30 Days of Lundqvist: The Day He Threw the Net

Clearly we're not going in chronological order. But that's kind of fun, right? No? Too bad.

Perhaps the most surprising thing about Henrik Lundqvist hurling his net was that it didn't happen sooner. (Second most surprising? He didn't aim it at Dan Girardi.) So why did he decide to do it on Thursday, March 3, 2016, six minutes into the second period of an away game against Pittsburgh?

Let's watch the replay. A really nice chance by the Rangers (but you missed, Hayes, so stop staring like you're stoned and get back in the game) turns into Sidney Crosby's rush down the left side. Girardi swishes his stick around in Crosby's general direction; he has more hope of hypnotizing the most goddamn irritating best hockey player in the world than he does of taking the puck away from him. Under essentially no pressure at all, Crosby easily gets the pass off to Patric Hornquist.

Fortunately, Ryan McDonagh a) actually knows how to defense and b) is where he should be, even though Crosby beat him back across the blue line. Hornquist has the puck on his stick; Lundqvist comes out so far to stop him that, had a stray Penguin been positioned to pick up the back pass Hornquist makes instead of shooting, they could have gift-wrapped the puck AND written Lundqvist a card before burying it in the completely empty net.

Girardi, who is doing not a damn thing EXCEPT LEAVING SIDNEY *(&^)*& CROSBY OPEN AT THE TOP OF THE CREASE, also misses getting control of the back pass. But that goes mostly unnoticed as McDonagh slams into into Hank. There was nothing he could have done.

McDonagh is slow to get up; Lundqvist's stick ends up in the corner. Lundqvist clearly screams for a whistle and doesn't get one, so he knocks the net over. Pittsburgh, who had possession at the time, is displeased to say the least. Dylan McIlrath (HELLO LARGE LOST SON KICKING ASS IN GRAND RAPIDS) looks as if he's about to try to console his goaltender, who is still spouting invective in at least two languages, then thinks better of it and skates away.

Things pretty much fell apart at that point, as the Penguins made up for their lost chance by scoring three goals in less than three minutes. After the game, Alain Vigneault told reporters that Lundqvist had been suffering neck spasms. He did not return for the third period.

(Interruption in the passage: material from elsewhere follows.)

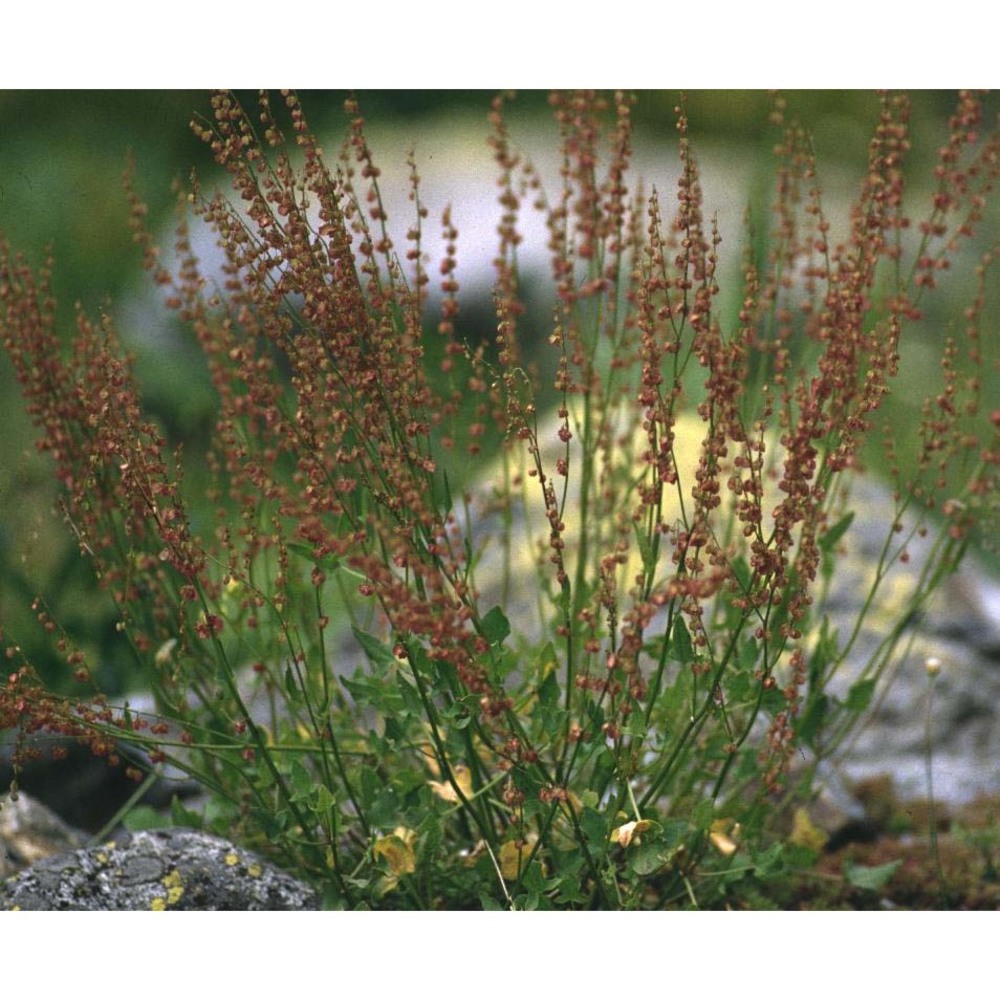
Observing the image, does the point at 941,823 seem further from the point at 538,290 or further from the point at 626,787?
the point at 538,290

Later, when he spoke to the press, Lundqvist doubled down. “When I realized the puck is in our end, I was not really ready to play. That was the truth,” Lundqvist said. “I don’t know how I came up with the conclusion to move the net, but that’s what came up in my head, and I’m not gonna apologize for it because I was just not in a position where I could play the game. I needed a break.”

(Note to self: use "that's what came up in my head" as excuse for wrong answers to Mike's trivia questions on the podcast.)

Marc-Andre Fleury earned NYR fans' ire for life by calling Lundqvist's action "baby stuff." But Hank received surprising support from Braden Holtby (who I've always thought wanted to be Lundqvist when he grew up). Holtby called the delay of game penalty "absurd" and declared that Lundqvist "did the right thing."

The bigger, grimmer picture? For whatever reason, this game was a turning point in Lundqvist's career against the Pens. Before this, as Adam Gretz points out, he "had their number," allowing only three goals on 119 shots. After this?

Three goals on three shots. (Yes, he was hurt, but in terms of narrative ... oof.) And do we really need to talk about the 2016 playoffs? No, I didn't think so.

As for Hank's behavior, I mean, come on. If Lundqvist looked like, say, Tuukka Rask, he'd be just another temperamental goalie. And I've never seen him slash anybody in the head. But because he looks like a Norse god and models his own underwear, opposing fans like to call him a drama king, among other, worse things.

As for me, I love every minute of it. I love that he did this in Pittsburgh. I love the immediate evolution of incredulity into rage on the Pens fans' faces. I love that he gives no ... well, you know.